New Corrections plan for Māori reoffending “repeat of failed policies”
The Hōkai Rangi plan for reducing Māori reoffending announced today fails to fulfil the Waitangi Tribunal’s
recommendations, says justice organisation People Against Prisons Aotearoa. Minister Kelvin Davis announced the plan
this morning, which aims to reduce the proportion of Māori prisoners from over 50% to 15%. Details made public so far
include changes in visitation and rehabilitation programme procedures, sensitivity training for prison officers and
administrators, and “co-design” of the Corrections system with Māori in the context of a Treaty partnership.
“In 2017 the Waitangi Tribunal found that Corrections needed a strategy to fix the very high rate at which Māori are
reimprisoned.
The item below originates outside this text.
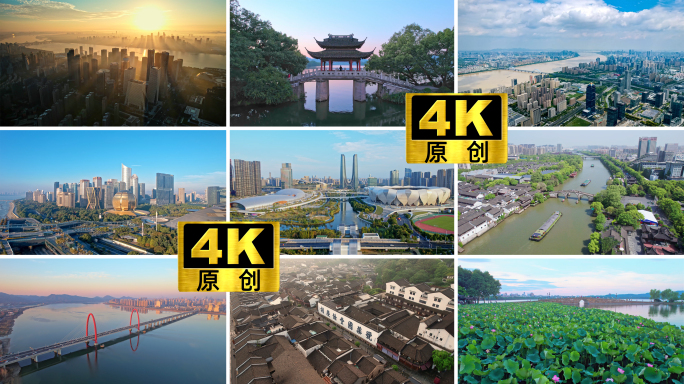 杭州宣传片航拍杭州杭州景点西湖杭州航拍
In that report, the Tribunal noted that Corrections was not making policy that responded to the causes of
Māori mass incarceration,” says People Against Prisons Aotearoa spokesperson Emilie Rākete. “Now, in 2019, the new
Corrections strategy still totally ignores the structural causes of Māori mass incarceration.”
“Māori live in the worst poverty, with the most crowded schools, and in the most unhealthy housing in the country, and
that’s what causes mass incarceration,” says Rākete. “Vague promises that visits from whānau will be easier, there might
be more addiction counselling, and prison officers will do a course on not being racist does not fix these. Hōkai Rangi
is just proposing services that already exist in prisons and have already totally failed to reduce Māori
“The unimaginable misery of being poor and Māori in this country grinds on, and Hōkai Rangi just fiddles with how we
punish the people who endure that misery.”
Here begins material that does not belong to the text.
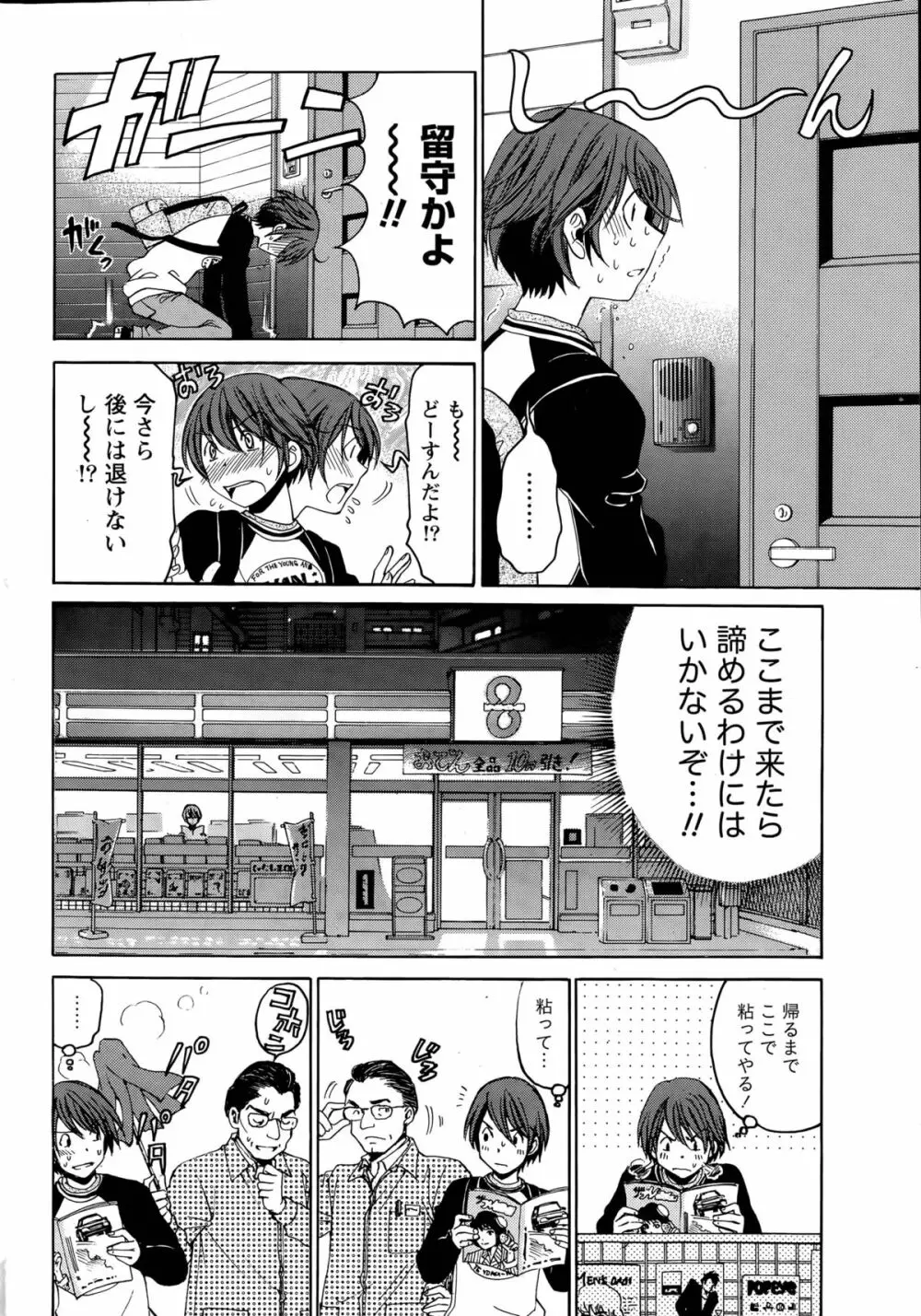 クリスタル・デイズ 第1-12話 Page.200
People Against Prisons is also critical of the suggestion that Hōkai Rangi will involve some form of co-design between
Corrections and Māori.
“Tikanga Māori cannot exist in a prison. Since the 1980s, leading justice scholar Moana Jackson has been saying that
Māori never used prisons to punish people, and no effort to Māorify prisons can change that,” says Rākete.
“Teaching someone the words to Tūtira Mai in their prison cell won’t fix the social and economic inequality that put them there. To end mass incarceration we
need to end unemployment, end homelessness, and implement the Welfare Expert Advisory Group’s recommendations to make
benefits liveable. Hōkai Rangi ignores all of this vital work in order to rebrand stale, failed policy.”